Agree that last three are brown.


----------



## lilruffian (Jun 28, 2010)

The foal is a buckskin. No grulla or dun because neither parent carries the gene. Palomino/cream typically dilutes, which is what has happened in this case, causing a buckskin out of a brown/bay.


----------



## NdAppy (Apr 8, 2009)

IMO the foal is a brownskin/smokey brown.


----------



## Poseidon (Oct 1, 2010)

Definitely brownskin IMO.


----------



## New_image (Oct 27, 2007)

I understand the palomino giving the 50/50 at a dilute  

Just curious as to calling her a buckskin or a smokey brown.

Thanks for opinions!


----------



## texasgal (Jul 25, 2008)

If she's brownskin .. then she's both! Right?


----------



## lilruffian (Jun 28, 2010)

I would wait for awhile. My buckskin filly turned all sorts of colors until she was about a year and is now definitely a buckskin


----------



## Poseidon (Oct 1, 2010)

Seeing as her dam is brown and she was born looking that dark and has shed out even darker, she is definitely a brownskin.


----------



## TexasBlaze (Oct 4, 2010)

I though it looked like a buckskin before i even knew the father was dilute so DEFINITALLY a brown w/ cream dilute. Whichever you want to call it! Looks like what is considered a smoky buckskin in most circles. You could definitally tell it was when it was a baby too. Really light there!

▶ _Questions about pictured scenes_
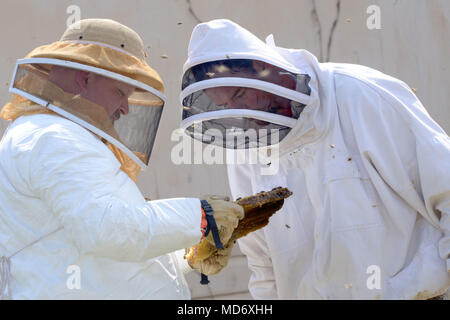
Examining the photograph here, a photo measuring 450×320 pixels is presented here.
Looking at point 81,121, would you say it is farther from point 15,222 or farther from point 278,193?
point 278,193

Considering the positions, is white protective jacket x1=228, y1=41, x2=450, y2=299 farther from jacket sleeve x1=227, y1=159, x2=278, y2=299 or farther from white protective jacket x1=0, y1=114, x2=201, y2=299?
white protective jacket x1=0, y1=114, x2=201, y2=299

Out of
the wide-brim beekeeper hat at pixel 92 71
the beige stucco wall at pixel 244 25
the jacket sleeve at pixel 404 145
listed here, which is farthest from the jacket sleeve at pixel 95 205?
the beige stucco wall at pixel 244 25

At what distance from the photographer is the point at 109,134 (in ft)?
7.92

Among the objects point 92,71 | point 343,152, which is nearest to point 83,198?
point 92,71

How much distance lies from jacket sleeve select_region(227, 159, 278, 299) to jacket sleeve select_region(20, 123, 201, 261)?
1.19 m

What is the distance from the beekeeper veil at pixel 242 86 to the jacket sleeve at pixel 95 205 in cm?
82

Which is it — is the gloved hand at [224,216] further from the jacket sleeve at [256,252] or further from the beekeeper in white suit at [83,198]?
the jacket sleeve at [256,252]

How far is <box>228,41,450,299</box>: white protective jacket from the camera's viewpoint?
2.79 meters

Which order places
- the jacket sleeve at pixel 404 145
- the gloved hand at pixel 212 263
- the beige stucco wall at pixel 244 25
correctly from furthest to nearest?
the beige stucco wall at pixel 244 25 < the gloved hand at pixel 212 263 < the jacket sleeve at pixel 404 145

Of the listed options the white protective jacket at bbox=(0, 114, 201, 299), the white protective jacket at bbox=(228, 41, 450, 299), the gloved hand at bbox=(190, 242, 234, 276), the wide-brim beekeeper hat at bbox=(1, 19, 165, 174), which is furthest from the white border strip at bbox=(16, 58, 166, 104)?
the gloved hand at bbox=(190, 242, 234, 276)

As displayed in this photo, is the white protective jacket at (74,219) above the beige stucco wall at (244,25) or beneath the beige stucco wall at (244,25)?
beneath

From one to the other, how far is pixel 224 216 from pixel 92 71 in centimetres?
76

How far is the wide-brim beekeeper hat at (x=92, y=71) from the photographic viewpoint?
7.70 ft

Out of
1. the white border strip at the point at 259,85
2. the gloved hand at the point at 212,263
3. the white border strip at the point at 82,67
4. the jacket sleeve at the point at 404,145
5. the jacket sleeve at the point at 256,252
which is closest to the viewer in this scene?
the white border strip at the point at 82,67
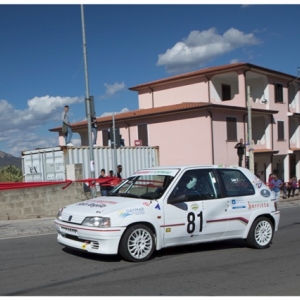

▶ _Problem statement_
From the thread on the foal's coat color, copy word for word everything from "I understand the" down to "(Jul 25, 2008)".

▶ _Reply_
I understand the palomino giving the 50/50 at a dilute  

Just curious as to calling her a buckskin or a smokey brown.

Thanks for opinions!


----------



## texasgal (Jul 25, 2008)